Law professor Giuseppe Conte has been named as Italy’s new prime minister after surviving accusations that he inflated his academic credentials.
He must now prove he can lead the Eurozone's third largest economy with no political experience.
Mr Conte, who is unaffiliated to any party, emerged from obscurity on Monday when the anti-establishment 5-Star Movement and the far-right League announced he was the compromise choice to lead their coalition government.
"Outside here there is a country that needs answers," he said after receiving the mandate to form a government from President Sergio Mattarella. "I will be the defence lawyer of the Italian people."
He has a daunting task. Financial markets have heavily sold-off Italian stocks and government bonds at the prospect of an inexperienced, eurosceptic government.
League chief Matteo Salvini had to address widespread criticism that Mr Conte will be a puppet of the two parties' leaders. "He won't merely carry out our orders, he will have to be independent," Salvini told reporters.
The president, who formally appoints the prime minister, took his time before endorsing Mr Conte, whose curriculum vitae has come under scrutiny this week by the world's media.
The 53-year-old said he had "perfected his judicial studies" at numerous foreign institutions, including Cambridge University, New York University and the Sorbonne in Paris.
Most of the universities said they could find no trace of him on their databases, but Mr Conte said he had attended in an informal capacity to use their facilities and meet colleagues, and had made no false claims.
Crucially, both 5-Star and the League, which had spent weeks trying to find a mutually acceptable candidate, stuck by him and piled pressure on President Mattarella to accept their recommendation.
"He is an Italian with no powerful sponsors ... who has decided to put himself on the line to change this country," 5-Star wrote on its website.
Penchant for Waistcoats
Despite his lack of party ties, 5-Star proposed Mr Conte among others as possible ministers before inconclusive elections on 4 March when he promised to simplify Italy's labyrinthine bureaucracy.
"First we have to drastically abolish useless laws," he said, adding that there were "many more" than the 400 pieces of superfluous legislation previously cited by 5-Star leader LuigiDi Maio.
That was the first time Mr Conte had appeared in the public spotlight, though he is on the board of numerous academic and judicial bodies and had participated in conferences on justice matters organised by 5-Star.

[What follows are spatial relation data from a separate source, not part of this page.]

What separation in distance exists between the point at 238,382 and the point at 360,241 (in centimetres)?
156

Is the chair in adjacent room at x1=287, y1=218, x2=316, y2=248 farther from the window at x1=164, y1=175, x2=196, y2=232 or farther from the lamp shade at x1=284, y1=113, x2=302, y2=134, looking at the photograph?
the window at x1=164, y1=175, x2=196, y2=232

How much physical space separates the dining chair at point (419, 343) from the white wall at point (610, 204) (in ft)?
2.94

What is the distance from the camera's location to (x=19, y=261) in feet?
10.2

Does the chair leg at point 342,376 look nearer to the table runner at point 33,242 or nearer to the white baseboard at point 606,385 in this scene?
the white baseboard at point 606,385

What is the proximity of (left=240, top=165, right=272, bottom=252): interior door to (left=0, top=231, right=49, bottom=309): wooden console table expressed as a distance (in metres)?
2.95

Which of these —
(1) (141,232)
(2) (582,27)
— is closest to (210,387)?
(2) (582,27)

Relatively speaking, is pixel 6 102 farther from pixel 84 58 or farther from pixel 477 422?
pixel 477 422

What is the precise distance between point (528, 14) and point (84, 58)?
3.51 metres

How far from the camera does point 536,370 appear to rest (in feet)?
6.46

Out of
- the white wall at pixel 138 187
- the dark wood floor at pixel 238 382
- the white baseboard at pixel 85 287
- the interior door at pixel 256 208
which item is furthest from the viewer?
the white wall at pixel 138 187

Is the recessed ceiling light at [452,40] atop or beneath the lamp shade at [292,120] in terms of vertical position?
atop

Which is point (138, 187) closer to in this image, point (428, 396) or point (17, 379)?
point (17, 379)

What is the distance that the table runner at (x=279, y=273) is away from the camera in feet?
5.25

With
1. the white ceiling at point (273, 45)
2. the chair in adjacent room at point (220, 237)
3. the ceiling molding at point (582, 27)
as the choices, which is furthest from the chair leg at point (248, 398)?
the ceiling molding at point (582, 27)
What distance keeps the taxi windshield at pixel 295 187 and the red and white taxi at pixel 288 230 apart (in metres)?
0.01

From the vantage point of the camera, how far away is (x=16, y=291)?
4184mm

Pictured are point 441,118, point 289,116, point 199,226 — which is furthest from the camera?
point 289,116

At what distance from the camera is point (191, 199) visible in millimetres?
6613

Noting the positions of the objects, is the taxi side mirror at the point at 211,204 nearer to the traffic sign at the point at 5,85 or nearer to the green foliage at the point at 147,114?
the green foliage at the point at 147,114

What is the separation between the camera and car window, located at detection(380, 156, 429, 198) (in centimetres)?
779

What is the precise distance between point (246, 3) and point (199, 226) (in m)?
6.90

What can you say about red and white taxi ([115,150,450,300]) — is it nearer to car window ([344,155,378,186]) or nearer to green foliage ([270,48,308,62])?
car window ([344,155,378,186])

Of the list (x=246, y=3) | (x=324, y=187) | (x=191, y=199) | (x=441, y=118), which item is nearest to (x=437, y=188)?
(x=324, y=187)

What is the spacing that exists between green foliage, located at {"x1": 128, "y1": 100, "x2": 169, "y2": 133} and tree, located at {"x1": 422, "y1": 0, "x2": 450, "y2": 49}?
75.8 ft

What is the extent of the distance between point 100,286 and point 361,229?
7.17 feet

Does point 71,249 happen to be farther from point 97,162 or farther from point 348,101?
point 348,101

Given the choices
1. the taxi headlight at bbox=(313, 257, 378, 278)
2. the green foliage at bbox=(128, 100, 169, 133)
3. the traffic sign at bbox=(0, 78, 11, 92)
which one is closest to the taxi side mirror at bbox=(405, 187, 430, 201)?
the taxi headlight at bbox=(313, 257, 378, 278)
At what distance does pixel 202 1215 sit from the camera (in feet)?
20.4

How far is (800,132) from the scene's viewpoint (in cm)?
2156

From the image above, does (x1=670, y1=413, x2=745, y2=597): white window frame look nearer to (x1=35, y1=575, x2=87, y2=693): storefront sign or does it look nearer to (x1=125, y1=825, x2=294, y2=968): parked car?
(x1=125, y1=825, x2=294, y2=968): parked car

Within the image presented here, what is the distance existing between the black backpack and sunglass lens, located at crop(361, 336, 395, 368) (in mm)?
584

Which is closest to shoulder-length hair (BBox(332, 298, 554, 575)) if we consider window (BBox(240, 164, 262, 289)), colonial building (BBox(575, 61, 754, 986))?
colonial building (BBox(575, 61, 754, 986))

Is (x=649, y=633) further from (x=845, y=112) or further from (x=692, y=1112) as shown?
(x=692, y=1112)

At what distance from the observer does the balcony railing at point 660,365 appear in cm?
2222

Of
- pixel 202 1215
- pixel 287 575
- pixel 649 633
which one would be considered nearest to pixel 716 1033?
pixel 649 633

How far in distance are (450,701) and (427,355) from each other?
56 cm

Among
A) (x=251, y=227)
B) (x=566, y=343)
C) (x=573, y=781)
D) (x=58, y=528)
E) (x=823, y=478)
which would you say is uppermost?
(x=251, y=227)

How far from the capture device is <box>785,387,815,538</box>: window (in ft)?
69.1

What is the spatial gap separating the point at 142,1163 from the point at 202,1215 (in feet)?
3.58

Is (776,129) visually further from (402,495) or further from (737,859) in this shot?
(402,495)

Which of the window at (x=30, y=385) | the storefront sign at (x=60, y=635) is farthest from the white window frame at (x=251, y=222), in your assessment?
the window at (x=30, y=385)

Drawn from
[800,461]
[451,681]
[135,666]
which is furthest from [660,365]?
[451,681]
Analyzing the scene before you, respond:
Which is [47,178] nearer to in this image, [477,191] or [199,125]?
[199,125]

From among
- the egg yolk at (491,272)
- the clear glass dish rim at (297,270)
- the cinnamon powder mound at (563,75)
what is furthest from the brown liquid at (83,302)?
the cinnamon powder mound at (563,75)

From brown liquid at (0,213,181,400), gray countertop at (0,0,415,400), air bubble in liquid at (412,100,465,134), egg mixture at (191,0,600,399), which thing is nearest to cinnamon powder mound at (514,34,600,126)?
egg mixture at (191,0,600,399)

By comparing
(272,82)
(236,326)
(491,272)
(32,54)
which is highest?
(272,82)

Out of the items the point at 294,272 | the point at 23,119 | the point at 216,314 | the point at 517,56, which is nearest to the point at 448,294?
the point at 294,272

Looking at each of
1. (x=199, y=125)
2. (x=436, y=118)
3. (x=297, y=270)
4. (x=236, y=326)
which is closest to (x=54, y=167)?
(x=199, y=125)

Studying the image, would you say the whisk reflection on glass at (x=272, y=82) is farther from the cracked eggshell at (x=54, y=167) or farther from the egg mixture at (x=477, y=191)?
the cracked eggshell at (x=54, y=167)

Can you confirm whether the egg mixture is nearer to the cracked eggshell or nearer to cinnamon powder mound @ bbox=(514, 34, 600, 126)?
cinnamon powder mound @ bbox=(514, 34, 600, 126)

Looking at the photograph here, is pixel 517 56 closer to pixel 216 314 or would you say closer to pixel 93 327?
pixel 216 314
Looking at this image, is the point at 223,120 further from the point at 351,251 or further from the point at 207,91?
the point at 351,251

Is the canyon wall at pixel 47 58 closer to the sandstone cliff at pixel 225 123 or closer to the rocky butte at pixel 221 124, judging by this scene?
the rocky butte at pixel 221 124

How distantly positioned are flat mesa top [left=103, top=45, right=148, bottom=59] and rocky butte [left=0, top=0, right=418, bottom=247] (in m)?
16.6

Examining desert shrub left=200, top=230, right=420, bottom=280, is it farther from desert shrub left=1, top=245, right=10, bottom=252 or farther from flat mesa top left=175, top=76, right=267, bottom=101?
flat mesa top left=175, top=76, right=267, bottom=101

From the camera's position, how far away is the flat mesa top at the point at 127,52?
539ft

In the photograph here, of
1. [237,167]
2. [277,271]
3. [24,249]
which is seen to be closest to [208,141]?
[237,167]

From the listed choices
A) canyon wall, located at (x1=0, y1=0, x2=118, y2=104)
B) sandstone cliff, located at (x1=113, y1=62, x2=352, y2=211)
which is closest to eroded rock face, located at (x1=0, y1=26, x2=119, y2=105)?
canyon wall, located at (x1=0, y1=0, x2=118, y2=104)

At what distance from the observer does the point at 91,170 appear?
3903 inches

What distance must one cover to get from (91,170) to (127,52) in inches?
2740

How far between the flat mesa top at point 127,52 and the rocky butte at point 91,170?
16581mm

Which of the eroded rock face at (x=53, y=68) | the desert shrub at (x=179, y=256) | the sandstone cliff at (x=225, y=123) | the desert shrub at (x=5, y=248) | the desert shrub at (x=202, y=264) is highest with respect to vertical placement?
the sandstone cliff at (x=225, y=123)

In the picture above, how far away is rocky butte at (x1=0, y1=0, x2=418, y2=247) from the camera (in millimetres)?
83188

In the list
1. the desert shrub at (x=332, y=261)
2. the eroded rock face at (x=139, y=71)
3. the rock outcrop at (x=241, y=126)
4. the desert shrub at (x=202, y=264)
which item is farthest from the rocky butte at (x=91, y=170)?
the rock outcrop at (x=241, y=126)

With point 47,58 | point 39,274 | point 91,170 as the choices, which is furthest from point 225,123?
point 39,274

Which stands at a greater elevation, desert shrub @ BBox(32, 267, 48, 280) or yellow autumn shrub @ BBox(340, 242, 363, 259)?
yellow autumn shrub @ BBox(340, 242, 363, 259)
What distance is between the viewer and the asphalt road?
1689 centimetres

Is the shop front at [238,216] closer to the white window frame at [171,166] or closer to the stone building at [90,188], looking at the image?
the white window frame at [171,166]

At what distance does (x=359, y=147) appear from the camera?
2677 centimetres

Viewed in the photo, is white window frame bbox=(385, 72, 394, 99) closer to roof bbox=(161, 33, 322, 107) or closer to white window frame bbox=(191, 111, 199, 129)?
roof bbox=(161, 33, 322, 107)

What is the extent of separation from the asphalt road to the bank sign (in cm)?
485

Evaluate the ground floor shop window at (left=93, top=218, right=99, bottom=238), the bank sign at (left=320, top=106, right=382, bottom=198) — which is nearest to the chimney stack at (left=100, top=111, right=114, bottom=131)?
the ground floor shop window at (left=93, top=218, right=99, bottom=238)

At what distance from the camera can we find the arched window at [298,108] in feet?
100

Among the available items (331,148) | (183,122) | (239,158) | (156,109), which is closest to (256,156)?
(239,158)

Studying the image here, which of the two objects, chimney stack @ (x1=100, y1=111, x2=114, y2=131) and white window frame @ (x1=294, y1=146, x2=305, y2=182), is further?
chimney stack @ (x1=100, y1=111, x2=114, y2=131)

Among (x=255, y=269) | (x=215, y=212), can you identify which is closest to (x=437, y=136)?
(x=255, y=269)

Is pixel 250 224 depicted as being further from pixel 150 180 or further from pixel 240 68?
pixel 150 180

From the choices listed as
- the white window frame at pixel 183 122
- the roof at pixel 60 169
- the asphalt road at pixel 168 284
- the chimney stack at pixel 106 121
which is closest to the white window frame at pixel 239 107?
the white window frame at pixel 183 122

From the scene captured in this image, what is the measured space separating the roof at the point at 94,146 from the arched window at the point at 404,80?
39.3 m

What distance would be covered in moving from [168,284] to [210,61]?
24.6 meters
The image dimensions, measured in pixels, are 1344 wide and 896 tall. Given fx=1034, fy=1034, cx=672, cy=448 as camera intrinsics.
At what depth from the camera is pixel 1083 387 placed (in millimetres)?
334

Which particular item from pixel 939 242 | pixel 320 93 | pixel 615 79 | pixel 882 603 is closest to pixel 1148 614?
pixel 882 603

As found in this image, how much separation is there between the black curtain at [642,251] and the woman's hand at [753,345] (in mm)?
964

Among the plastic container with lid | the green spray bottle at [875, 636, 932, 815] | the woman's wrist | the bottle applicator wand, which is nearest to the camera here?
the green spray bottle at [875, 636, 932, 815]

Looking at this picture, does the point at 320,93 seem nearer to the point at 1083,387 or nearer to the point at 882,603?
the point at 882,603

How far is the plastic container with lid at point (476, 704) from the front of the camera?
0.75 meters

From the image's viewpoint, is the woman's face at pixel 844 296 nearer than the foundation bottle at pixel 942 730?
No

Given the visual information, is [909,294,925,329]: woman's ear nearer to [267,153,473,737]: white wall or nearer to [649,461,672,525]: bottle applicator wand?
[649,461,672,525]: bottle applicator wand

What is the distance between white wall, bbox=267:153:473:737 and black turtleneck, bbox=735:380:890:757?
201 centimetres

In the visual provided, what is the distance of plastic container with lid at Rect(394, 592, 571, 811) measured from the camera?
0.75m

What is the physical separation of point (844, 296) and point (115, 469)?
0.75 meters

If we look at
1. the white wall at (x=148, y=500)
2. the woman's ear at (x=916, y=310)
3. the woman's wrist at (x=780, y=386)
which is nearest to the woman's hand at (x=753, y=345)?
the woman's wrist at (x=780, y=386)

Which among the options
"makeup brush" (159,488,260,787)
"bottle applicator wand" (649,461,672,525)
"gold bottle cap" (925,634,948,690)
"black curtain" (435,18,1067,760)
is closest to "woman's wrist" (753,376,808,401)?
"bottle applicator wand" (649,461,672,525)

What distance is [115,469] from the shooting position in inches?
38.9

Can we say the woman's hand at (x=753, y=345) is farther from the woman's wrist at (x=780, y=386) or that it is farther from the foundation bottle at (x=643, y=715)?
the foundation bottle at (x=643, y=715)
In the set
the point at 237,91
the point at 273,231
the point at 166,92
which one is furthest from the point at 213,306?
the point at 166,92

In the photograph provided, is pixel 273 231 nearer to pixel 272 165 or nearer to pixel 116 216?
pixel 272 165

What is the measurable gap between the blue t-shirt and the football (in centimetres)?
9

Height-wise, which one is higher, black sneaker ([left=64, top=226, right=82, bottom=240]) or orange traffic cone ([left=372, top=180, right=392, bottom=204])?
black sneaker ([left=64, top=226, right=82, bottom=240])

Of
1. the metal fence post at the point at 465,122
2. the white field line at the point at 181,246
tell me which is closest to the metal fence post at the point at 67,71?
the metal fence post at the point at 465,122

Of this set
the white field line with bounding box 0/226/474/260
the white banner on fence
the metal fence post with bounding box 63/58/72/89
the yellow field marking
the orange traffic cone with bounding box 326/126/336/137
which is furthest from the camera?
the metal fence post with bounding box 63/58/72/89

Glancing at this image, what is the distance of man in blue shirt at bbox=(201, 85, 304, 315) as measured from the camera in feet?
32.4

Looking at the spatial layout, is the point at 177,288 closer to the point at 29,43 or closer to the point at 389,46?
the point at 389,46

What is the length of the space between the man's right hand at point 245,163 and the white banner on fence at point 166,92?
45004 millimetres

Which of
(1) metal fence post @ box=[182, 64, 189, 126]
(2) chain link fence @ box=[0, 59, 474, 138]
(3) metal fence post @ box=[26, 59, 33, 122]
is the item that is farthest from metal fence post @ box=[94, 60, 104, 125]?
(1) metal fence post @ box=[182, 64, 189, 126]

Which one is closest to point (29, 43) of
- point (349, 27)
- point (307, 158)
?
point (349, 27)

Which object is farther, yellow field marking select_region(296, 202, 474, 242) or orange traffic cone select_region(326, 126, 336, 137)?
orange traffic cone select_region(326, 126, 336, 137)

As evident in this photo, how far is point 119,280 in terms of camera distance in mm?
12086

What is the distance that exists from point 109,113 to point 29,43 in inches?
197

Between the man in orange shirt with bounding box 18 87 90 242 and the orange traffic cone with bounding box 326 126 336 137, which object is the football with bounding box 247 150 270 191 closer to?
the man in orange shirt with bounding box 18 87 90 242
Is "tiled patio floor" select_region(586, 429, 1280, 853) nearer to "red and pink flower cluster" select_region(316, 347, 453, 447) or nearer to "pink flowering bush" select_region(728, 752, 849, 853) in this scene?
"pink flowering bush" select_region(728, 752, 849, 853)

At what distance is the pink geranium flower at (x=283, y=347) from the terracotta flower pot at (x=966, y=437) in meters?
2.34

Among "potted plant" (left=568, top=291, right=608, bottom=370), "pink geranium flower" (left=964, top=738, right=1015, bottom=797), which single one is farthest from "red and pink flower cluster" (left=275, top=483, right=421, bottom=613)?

A smart dresser with a penchant for waistcoats, cufflinks and a white handkerchief poking out of his breast pocket, Mr Conte teaches at Florence University and also practises as a lawyer in Rome.
It was in Florence that he established relations with 5-Star through Alfonso Bonafede, a local lawyer and senior lawmaker who is the party's preferred choice as justice minister.
Among the many colleges where Mr Conte has taught is the Roman Catholic San Pio V institute, and Italian media reported that he had close ties with the Vatican.
He must now return to President Mattarella with his cabinet team, which many observers say has already been largely decided by DiMaio and Salvini.
The powerful job of economy minister will be the trickiest appointment. The League is pushing for the eurosceptic economist Paolo Savona but President Mattarella, who has the final say, has already let it be known he is not happy with the choice.